(Beginning of Document passage)

What has been the impact of IdeaExchange on Salesforce?

The impact on Salesforce has been huge. In the first 10 years of its existence it received over 1.1 million votes, out of which it delivered close to 30% of the product suggestions. These translate into several hundreds of product features over so many years. To name a few features such as Salesforce for outlook [Source: d] and the process builder feature [Source: b] are direct outcomes of the ideas posted on IdeaExchange.
Infact, in the just concluded spring release Salesforce launched 61 ideas from the IdeaExchange suggestions. A few of the top ideas in this release for Salesforce based on Idea Exchange were Search for Contacts by Account Name, Ability to Search on Archived Articles, Customize Columns on Step 1 of Merge Accounts etc [Source: e].

                                                                         Salesforce for Outlook

The positive impact of IdeaExchange on Salesforce inspired Dell to launch IdeaStorm built on top of the Salesforce Ideas platform and similarly Starbucks launched [source: c]. Both these initiatives based on the intelligence of the crowd have become the innovation engines for their respective companies and are inspired from the IdeaExchange by Salesforce. Thus, IdeaExchange has not only fostered crowdsourced innovation for Salesforce but has acted as a torch bearer for other companies to follow.

(End of Document passage)

* Brief A
List the top ideas from the spring release that the IdeaExchange passage names.
* Brief B
Answer these from the IdeaExchange passage:
(i) How many votes did IdeaExchange receive in its first 10 years?
(ii) How many ideas from IdeaExchange suggestions did Salesforce launch in the spring release?
(iii) What did Dell launch on top of the Salesforce Ideas platform?
* Brief C
Return everything in the IdeaExchange passage from "The impact on" down to "posted on IdeaExchange.", copied word for word.
The recorded data can be skipped; only the IdeaExchange passage is needed.

(Beginning of Source data)

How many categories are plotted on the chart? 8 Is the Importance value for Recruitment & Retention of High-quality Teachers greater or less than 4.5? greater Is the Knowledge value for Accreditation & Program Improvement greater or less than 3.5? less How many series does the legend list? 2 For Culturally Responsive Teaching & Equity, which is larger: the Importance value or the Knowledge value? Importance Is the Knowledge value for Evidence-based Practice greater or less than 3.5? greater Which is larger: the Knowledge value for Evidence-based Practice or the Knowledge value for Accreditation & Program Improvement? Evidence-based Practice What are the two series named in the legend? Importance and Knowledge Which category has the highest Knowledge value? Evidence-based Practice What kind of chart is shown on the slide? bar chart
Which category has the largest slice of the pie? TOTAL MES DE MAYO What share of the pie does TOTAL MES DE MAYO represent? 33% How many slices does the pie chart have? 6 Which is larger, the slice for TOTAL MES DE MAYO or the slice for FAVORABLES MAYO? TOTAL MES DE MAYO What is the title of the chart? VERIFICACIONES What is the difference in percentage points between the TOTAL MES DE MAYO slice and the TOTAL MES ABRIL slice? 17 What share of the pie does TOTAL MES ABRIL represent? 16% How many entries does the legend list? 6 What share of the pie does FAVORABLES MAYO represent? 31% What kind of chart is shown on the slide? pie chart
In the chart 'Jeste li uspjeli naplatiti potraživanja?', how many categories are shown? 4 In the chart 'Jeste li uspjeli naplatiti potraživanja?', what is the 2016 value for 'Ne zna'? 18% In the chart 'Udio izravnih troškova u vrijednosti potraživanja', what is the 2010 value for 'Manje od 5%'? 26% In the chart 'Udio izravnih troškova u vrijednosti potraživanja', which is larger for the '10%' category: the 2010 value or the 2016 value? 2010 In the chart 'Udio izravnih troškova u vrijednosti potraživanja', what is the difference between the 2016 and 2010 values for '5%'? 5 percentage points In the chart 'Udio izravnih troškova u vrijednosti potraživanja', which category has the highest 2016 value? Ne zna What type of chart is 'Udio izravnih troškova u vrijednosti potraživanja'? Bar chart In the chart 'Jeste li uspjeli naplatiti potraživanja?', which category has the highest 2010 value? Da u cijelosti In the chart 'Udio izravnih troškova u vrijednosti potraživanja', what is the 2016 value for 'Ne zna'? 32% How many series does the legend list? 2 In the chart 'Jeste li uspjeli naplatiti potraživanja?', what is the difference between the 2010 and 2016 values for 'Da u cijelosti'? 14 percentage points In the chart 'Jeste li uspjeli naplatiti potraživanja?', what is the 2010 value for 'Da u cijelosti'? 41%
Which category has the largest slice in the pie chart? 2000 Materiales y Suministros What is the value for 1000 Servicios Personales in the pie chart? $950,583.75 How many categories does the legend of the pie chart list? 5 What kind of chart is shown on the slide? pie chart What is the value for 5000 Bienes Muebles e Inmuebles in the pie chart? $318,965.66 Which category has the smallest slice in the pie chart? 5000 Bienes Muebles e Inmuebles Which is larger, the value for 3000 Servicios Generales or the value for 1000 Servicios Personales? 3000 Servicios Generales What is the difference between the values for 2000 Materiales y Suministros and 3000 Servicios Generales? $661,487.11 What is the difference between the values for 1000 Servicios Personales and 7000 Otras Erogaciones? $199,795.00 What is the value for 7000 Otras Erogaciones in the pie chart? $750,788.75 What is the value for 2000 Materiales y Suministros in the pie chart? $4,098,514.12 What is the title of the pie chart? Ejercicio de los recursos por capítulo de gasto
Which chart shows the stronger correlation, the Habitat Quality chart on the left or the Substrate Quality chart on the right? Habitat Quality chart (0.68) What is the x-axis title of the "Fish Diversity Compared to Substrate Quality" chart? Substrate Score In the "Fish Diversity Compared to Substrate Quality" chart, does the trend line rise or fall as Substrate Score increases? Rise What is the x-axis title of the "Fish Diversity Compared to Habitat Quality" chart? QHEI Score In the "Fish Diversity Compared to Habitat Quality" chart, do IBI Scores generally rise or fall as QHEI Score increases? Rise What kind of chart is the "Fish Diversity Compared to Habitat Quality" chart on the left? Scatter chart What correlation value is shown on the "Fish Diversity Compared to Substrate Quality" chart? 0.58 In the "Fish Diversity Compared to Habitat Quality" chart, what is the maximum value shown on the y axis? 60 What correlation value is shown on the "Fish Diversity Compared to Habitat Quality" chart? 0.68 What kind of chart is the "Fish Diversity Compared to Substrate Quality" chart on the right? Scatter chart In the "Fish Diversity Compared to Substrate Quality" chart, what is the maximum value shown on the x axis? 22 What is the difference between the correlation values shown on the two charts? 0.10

(End of Source data)

* Task response A
- Search for Contacts by Account Name
- Ability to Search on Archived Articles
- Customize Columns on Step 1 of Merge Accounts

* Task response B
(i) Over 1.1 million
(ii) 61
(iii) IdeaStorm

* Task response C
The impact on Salesforce has been huge. In the first 10 years of its existence it received over 1.1 million votes, out of which it delivered close to 30% of the product suggestions. These translate into several hundreds of product features over so many years. To name a few features such as Salesforce for outlook [Source: d] and the process builder feature [Source: b] are direct outcomes of the ideas posted on IdeaExchange.